Of course, the fact that Kate Bush is literary and influenced by great writers was not the sole reason for her popularity. She sings beautifully, is wild strange, writes haunting songs, and follows no formula. If you have forgotten about her, give her a listen . . .

Hounds of Love

 

Polly Jean, Punk Noir Princess

Polly Jean, Punk Noir Princess

If you’re a great artist, you’re going to be misunderstood. That’s all but guaranteed. Much depends, though, on the degree of your own complicity, your own attempts to evolve, wear masks, repudiate old passions and personnas.

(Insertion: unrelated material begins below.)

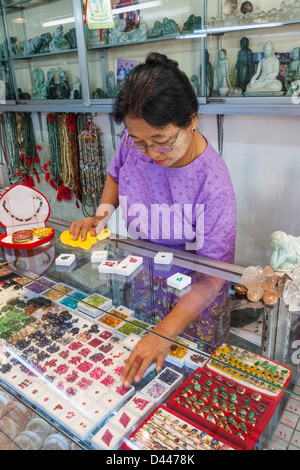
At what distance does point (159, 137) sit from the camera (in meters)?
1.23

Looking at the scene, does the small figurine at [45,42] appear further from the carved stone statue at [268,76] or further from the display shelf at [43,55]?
the carved stone statue at [268,76]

Much depends upon how often you “put on” others and then take those put-ons back.

Few musicians have undergone as many incarnations, in so short a time span, as Polly Jean Harvey, better know as PJ. She’s been a vamp, a tramp, a chanteuse, a rocker, a folky, a poet, a punk and a tease. Always with an edge, overt or covert, PJ Harvey won’t stand still and she won’t give in to the pressures that face all successful commercial musicians.

Born (1969) in Dorset, England, Polly Jean was raised on a sheep farm, which is probably a bit unusual for a future Punk Noir goddess of the deep. Her parents, a stonemason and a sculptor (PJ is a sculptor in her own right), fed her a steady, eclectic diet of Blues, Rock and Jazz, which set the stage for her own encounters with an even wider range of music. In recent interviews, she has discussed her exploration of classical music, especially Arvo Pärt, Henryk Górecki, Ralph Vaughan Williams and Samuel Barber. Her peformances and albums reflect that diversity.

Her energy is phenomenal. I hear it in her voice, her guitar licks, and see it in her videos. The complexity of human emotion carried in her music is haunting. She is never boring, and always surprising.

In this video, Harvey struts like a king of Rock N Roll, and does it better than 99% of the best prancers in the biz. Her swagger, her cockiness, her strength break the rules and shatter ceilings.

 

I haven’t listened to all of her albums, but my favorite so far is Stories From the City, Stories From the Sea. New York comes to mind, along with Patti Smith. But mostly, the sense of a tortured, dynamic soul, reacting to the night, reacting to the fragility of life with an in-your-face defiance that hurts.